In the abovementioned formation control methods, coordination control law is designed only to realize the relative position or distance of USVs as expected and maintain a specific formation for mission execution, but no restriction is imposed on the motion track of each USV. In most references, the design of formation controller does not include external disturbance and uncertainties in USV mathematical model. Most references describe the verification of algorithm only by virtue of simulation, but rarely put it into the actual cruising test of USV coordinated formation.

1.2. Main Contributions

This paper focuses on formation path tracking in the problem of formation control, and addresses the problem of coordinated path tracking for multiple under-actuated USVs subject to external disturbance. With the decentralized control strategy, the problem of multi-USV coordinated path tracking is decoupled into the design of single USV path tracking controller and multi-USV coordination controller. In this way, each USV is controlled to overcome the influence of external disturbance and realize accurate path tracking while maintaining the expected formation. Hence, this approach is suitable for some engineering applications with higher requirements for the USV formation path tracking accuracy.
Based on Reference [34], this paper first builds an asymmetric kinematic and kinetic model with three degrees of freedom for under-actuated USV subject to external disturbance in the horizontal plane. At present, the nonlinear mathematical model of USV with three degrees of freedom is employed nearly in all references available at home and abroad, so that this model could accurately present the motion of USV in the horizontal plane. In many other works, this model has been also used, but it is simplified for controller design to different degrees. In this paper, this model is employed but not simplified.
Second, integral line-of-sight guidance is mainly employed as a strategy to address the problem of single USV control. The strategy is further improved by changing the fixed headway range to the time-variant adaptive headway range. Time-variant headway range allows more flexible motion of USV. When USV is very far away from the expected path, tracking error is large, but headway range is small, making USV approach the expected path fast. When USV is close to the expected path, tracking error is small, but headway range is large, which could effectively reduce the position error overshoot. Meanwhile, the influence of USV under-actuation, uncertainty and external disturbance is taken into account comprehensively to design the heading and velocity controller of single USV based on the idea of feedback control. In this way, the expected heading given by the guidance system is tracked so that USV could maintain the accurate and stable tracking of the expected path, which resolves the problem of lower path tracking accuracy caused by time-variant disturbance in the traditional ILOS algorithm. As for multi-USV coordination control system, this paper utilizes the graph theory to design the decentralized velocity coordination controller for USV formation. Therefore, each single USV could accurately track the expected path, while the velocity of each USV is controlled in a decentralized manner to quickly realize the USV formation and maintain it in a coordinated and consistent way.
Subsequently, Lyapunov theory is employed to verify the uniform semi-global exponential stability of single path tracking control system, while guidance system and heading and velocity control system are constructed into a cascade system. The theory of cascade system is utilized to prove the global asymptotic stability and uniform local exponential stability of multi-USV coordinated formation control system.
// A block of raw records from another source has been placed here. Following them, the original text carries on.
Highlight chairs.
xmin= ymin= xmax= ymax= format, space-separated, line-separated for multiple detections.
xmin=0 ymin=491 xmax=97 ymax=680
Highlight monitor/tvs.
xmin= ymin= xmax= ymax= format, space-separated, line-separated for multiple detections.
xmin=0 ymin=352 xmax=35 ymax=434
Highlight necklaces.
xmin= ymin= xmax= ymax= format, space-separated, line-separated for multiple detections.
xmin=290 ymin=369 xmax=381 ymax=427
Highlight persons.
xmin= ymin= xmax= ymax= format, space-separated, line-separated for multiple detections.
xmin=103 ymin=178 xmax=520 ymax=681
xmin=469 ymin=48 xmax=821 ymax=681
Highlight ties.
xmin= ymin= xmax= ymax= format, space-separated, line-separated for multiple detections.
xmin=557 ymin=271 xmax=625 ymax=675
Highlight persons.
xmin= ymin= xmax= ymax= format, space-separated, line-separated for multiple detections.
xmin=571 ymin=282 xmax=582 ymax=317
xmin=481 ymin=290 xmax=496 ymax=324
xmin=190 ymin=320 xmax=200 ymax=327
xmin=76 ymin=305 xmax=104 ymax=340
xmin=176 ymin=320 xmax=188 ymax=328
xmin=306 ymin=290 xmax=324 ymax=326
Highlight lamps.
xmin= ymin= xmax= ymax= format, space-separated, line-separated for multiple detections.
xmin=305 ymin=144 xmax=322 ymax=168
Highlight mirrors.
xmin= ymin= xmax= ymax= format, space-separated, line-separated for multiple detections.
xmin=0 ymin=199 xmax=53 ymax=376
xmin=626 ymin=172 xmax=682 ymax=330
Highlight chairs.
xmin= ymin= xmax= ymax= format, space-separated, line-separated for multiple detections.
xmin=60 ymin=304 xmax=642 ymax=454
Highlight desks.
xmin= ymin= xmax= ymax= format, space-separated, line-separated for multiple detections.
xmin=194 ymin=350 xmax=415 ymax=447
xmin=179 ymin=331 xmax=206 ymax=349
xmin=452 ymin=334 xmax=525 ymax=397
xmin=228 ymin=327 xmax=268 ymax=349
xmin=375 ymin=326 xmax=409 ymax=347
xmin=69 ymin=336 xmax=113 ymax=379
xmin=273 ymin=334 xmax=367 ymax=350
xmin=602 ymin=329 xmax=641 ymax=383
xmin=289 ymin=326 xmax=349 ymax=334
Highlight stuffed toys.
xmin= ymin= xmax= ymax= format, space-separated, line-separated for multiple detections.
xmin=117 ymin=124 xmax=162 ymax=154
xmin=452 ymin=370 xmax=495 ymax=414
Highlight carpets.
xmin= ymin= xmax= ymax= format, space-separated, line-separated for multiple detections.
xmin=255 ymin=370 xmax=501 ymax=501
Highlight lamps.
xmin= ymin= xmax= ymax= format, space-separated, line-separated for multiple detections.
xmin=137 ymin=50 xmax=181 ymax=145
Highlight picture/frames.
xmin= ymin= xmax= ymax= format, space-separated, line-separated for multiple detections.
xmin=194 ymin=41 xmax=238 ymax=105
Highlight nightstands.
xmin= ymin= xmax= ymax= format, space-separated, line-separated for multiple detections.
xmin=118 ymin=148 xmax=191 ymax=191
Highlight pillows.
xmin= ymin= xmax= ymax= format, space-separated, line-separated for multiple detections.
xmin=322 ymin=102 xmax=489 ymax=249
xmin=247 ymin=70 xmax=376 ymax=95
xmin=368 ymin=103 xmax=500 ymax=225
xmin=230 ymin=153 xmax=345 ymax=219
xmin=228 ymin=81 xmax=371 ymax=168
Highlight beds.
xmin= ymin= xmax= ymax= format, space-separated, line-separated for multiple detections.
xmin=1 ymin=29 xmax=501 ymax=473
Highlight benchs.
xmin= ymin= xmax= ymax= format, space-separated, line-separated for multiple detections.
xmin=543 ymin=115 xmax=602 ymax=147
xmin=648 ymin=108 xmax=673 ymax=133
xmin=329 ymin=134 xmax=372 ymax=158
Compared with the global K-exponential stability described in most references, this approach offers faster convergence and stronger robustness.
At last, comparative simulation experiment and USV maritime test are conducted to analyze and verify the advancement and effectiveness of the proposed algorithm in this paper.
This paper is organized as follows: Section 1 analyzes and summarizes the current status and shortcomings of the research on single USV and formation control, and explains the research purpose of this article; Section 2 establishes an asymmetric mathematical model with three degrees of freedom subject to external disturbance for under-actuated USV. In order to avoid controller design difficulties, the model is coordinate transformed, and the USV longitudinal error formula is derived by synthesizing the model and the expected path description; Section 3 decouples the USV formation path tracking problem into a single USV path tracking problem and a multi-USV collaborative formation problem. Through analysis and summary, the control goals of the single USV path tracking and multiple USV collaborative formation are presented, which provides a basis for the controller design below; In order to achieve the control goals proposed in Section 3, Section 4 combined the mathematical model and error formula given in Section 2 and designed single USV path tracking controller and multiple USVs collaborative formation controller based on the improved ILOS guidance strategy, feedback linearization method, and graph theory knowledge; Section 5 proved mathematically the stability of the controller designed by Section 4 through cascade theory and Lyapunov theory, that is, the control target proposed by Section 3 was reachable; Section 6 applies the controller designed in Section 3 to simulation experiments and real ship experiments, and compares it with the single USV control algorithm under traditional ILOS guidance strategy and the formation control algorithm without considering model perturbation and external interference. The result chart proves the effectiveness and advancedness of the algorithm in this paper. The effectiveness of the engineering application of the algorithm in this paper is verified by the test of three USV real ships organized in actual sea area. Section 7 summarizes the work of this paper.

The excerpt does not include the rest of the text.